- **TASK TO CARRY OUT**
In the passage below about free online college classes, please repeat the part starting with "My reasons for" and going on through "classes a chance.", swapping "instructors" for "teachers".

- **PASSAGE TO READ**

━━━━━━━━

Ever since the start of the recent boom in free online college classes several years back, I have almost constantly been enrolled in or following at least one course, and often two or three at once.
Free online college classes are exactly what they sound like. A college simply records the lectures of a particular class and puts most of the materials for the class online for anyone to use for free. The catch, of course, is that they don’t actually advance you toward a degree; instead, they’re typically used for personal enrichment. Many courses offer the ability to pay a small fee in order to earn a certificate demonstrating that you successfully completed the course, which is nice and perhaps useful for a resume in a specific area, but most courses are available completely for free without a certificate.
My reasons for digging into these were straightforward. Sometimes, I dug into a class because it enabled me to gain a broad overview of a subject that I didn’t understand well, such as music theory. At other times, I dug into a class because it enabled me to start digging deeper into a few specific areas of personal interest, such as machine learning.
Along the way, I took some very good courses with instructors who did a great job of explaining topics and an abundance of materials online to read and follow. I also took some really awful courses with poorly recorded meandering lectures and no materials to help.
What follows are my ten favorite free online courses I’ve taken over the years. If you’re interested in the specific topics, I highly encourage you to give these free online classes a chance.
Many people assume that computer science means learning how to program, but that’s not actually what it is. Perhaps the best description of computer science is figuring out ways of processing information and how to make those ways scale up. In essence, that’s what a computer does – it processes information.
Thus, the actual study of computer science often catches people by surprise. Rather than learning how to write code, computer science treats code as a pretty secondary thing. Instead, it’s all about processes and how to do them as efficiently as possible. If you have 100 files to alphabetize, how do you alphabetize them the fastest? Solving that problem on its own is the backbone of computer science; translating it to code is something of a secondary step.
This course lays out the basics of computer science in a very approachable way. I took this myself as a “refresher” as I studied computer science in college twenty years ago and I found it to be clear and interesting and engaging, more than I did back in the day. Perhaps I grew up, or maybe this is just a good class; either way, I found it really worthwhile.
Political philosophy is essentially the study of how groups of people come to govern themselves, determine right from wrong within the group, and develop appropriate benefits and consequences. This course goes through the long history of the development of political philosophy, from early experiments in democracy in ancient Greece and Plato’s writing on the subject all the way up to the modern day.
What I enjoyed most about this course is that the instructor was pretty non-judgmental about the topics. He mostly wanted to lay out some of the major ideas in political philosophy and chose to do it in a chronological order so that the student can see how one idea led to another. I didn’t notice a strong bias in his teaching and there were definitely ideas that would support all kinds of modern political persuasions.
If you’re interested in the “why” of how governments work and how people cooperate in large groups, you’ll find this to be well worth your time. A point of advice: do the readings along with the lectures here. Most of the readings are in the public domain and can easily be found online, though.
University of Queensland
This is a rather practical psychology class that delves into how we all think in terms of everyday activities and choices. Why do we react like we do? Why do we make the decisions that we do? What basis is there for the seemingly rational and seemingly irrational decisions that I make? And, to a small extent, how can I make better ones?

━━━━━━━━

- **RECORDED INFORMATION**

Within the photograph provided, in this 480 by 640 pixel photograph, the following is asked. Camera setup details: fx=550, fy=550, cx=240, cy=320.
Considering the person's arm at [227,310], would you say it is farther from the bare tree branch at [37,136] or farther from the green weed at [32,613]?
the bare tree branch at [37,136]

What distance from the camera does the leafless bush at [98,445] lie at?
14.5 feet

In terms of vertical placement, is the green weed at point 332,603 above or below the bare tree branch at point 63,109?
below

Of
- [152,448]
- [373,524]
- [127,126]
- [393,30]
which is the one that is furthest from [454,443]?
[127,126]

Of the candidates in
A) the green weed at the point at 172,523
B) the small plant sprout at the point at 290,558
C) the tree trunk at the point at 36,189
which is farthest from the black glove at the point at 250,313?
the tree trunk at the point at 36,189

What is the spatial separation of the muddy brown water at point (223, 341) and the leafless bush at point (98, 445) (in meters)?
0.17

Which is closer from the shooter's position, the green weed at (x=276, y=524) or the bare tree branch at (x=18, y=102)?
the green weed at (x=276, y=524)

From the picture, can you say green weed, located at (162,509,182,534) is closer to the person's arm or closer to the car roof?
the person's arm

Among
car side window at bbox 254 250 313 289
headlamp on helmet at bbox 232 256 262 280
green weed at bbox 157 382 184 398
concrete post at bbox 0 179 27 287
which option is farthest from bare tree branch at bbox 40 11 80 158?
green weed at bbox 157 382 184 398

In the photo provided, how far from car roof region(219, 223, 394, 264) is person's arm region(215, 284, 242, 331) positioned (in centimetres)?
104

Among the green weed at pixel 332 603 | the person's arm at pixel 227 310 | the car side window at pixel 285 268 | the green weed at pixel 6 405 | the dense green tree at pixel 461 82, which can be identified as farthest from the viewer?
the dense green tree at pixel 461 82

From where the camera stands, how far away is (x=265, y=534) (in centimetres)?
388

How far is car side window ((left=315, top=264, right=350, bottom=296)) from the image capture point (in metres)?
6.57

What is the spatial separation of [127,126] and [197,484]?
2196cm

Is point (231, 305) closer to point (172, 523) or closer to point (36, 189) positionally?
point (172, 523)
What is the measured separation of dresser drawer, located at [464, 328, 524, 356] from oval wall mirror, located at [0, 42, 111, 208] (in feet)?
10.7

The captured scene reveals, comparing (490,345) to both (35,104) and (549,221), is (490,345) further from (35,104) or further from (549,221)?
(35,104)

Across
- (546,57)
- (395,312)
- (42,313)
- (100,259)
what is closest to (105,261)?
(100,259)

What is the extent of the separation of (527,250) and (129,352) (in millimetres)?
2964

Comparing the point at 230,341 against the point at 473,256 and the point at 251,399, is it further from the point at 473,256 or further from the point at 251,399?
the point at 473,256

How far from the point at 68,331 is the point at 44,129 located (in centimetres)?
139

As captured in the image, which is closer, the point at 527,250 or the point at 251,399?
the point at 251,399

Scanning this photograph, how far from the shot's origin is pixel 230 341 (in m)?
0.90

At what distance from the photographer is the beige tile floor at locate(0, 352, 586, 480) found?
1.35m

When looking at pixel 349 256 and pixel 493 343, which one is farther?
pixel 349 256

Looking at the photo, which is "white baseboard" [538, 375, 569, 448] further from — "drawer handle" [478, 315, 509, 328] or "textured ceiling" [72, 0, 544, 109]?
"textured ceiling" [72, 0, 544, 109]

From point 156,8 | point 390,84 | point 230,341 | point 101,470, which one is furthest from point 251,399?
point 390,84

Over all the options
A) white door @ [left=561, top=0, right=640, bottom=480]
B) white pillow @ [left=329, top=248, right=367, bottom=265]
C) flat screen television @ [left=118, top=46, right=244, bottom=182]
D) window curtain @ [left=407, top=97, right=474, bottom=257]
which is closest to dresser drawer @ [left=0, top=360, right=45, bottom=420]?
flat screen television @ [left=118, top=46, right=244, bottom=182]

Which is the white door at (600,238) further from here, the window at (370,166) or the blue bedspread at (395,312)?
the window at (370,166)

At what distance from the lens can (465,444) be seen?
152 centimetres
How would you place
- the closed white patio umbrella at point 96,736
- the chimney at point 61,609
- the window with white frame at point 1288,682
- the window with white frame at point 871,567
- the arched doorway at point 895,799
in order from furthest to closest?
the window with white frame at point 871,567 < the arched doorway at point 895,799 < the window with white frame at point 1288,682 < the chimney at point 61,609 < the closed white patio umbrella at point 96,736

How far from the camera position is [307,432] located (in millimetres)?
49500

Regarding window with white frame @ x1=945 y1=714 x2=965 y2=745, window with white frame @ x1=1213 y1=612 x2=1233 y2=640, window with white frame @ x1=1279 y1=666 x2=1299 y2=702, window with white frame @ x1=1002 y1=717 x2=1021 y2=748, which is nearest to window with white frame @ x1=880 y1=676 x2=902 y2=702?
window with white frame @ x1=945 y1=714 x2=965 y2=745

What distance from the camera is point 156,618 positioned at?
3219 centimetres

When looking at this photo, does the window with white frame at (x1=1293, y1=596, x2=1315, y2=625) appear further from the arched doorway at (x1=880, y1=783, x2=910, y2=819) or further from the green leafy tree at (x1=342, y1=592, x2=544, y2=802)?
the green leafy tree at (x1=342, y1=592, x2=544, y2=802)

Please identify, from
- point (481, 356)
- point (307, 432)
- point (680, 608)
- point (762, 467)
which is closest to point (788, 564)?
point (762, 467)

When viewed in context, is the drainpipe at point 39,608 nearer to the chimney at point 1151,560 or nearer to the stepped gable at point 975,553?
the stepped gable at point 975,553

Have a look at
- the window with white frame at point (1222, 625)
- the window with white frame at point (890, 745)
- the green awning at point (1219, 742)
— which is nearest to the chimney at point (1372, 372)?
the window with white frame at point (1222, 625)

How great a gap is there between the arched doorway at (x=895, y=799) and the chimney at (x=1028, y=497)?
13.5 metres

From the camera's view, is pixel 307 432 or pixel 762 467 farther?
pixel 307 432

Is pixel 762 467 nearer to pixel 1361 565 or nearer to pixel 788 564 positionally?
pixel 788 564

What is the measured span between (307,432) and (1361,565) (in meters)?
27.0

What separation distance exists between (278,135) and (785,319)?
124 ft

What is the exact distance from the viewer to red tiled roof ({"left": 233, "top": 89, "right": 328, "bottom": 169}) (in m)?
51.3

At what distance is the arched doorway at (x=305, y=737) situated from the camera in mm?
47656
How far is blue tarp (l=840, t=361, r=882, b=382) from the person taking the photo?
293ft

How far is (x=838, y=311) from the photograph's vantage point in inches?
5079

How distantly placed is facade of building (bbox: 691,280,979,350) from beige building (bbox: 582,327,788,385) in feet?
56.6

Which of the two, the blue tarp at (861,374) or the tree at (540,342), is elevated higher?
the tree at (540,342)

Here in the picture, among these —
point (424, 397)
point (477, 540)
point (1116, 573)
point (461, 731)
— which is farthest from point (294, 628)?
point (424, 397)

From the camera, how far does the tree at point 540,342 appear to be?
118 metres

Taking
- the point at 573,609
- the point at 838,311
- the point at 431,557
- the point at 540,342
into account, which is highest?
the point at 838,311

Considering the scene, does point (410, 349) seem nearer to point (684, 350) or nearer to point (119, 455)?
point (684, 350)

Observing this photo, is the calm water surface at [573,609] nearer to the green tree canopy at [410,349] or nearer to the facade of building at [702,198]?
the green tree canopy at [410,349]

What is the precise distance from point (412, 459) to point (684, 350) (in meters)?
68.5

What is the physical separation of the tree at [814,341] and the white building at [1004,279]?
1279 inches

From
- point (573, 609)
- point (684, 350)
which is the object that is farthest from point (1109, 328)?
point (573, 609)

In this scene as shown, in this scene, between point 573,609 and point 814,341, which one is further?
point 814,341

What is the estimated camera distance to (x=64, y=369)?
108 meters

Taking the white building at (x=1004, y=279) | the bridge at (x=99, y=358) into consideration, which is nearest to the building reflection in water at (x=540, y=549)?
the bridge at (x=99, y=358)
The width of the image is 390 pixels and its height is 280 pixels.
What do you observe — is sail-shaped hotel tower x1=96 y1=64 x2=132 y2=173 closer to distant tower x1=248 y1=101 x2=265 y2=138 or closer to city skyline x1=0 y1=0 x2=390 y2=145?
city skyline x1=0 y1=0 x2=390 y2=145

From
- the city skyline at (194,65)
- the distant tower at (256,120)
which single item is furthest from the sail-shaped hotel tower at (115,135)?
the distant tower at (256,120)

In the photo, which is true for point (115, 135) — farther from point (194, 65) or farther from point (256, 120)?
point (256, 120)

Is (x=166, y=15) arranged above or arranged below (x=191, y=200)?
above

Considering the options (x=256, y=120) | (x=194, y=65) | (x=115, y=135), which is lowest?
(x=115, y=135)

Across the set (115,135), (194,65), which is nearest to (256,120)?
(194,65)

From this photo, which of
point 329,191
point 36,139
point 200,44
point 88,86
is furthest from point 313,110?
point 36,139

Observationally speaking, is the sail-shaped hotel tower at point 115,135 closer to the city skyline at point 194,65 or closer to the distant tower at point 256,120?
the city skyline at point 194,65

━━━━━━━━

- **OUTPUT FOR THIS EXERCISE**
My reasons for digging into these were straightforward. Sometimes, I dug into a class because it enabled me to gain a broad overview of a subject that I didn’t understand well, such as music theory. At other times, I dug into a class because it enabled me to start digging deeper into a few specific areas of personal interest, such as machine learning.
Along the way, I took some very good courses with teachers who did a great job of explaining topics and an abundance of materials online to read and follow. I also took some really awful courses with poorly recorded meandering lectures and no materials to help.
What follows are my ten favorite free online courses I’ve taken over the years. If you’re interested in the specific topics, I highly encourage you to give these free online classes a chance.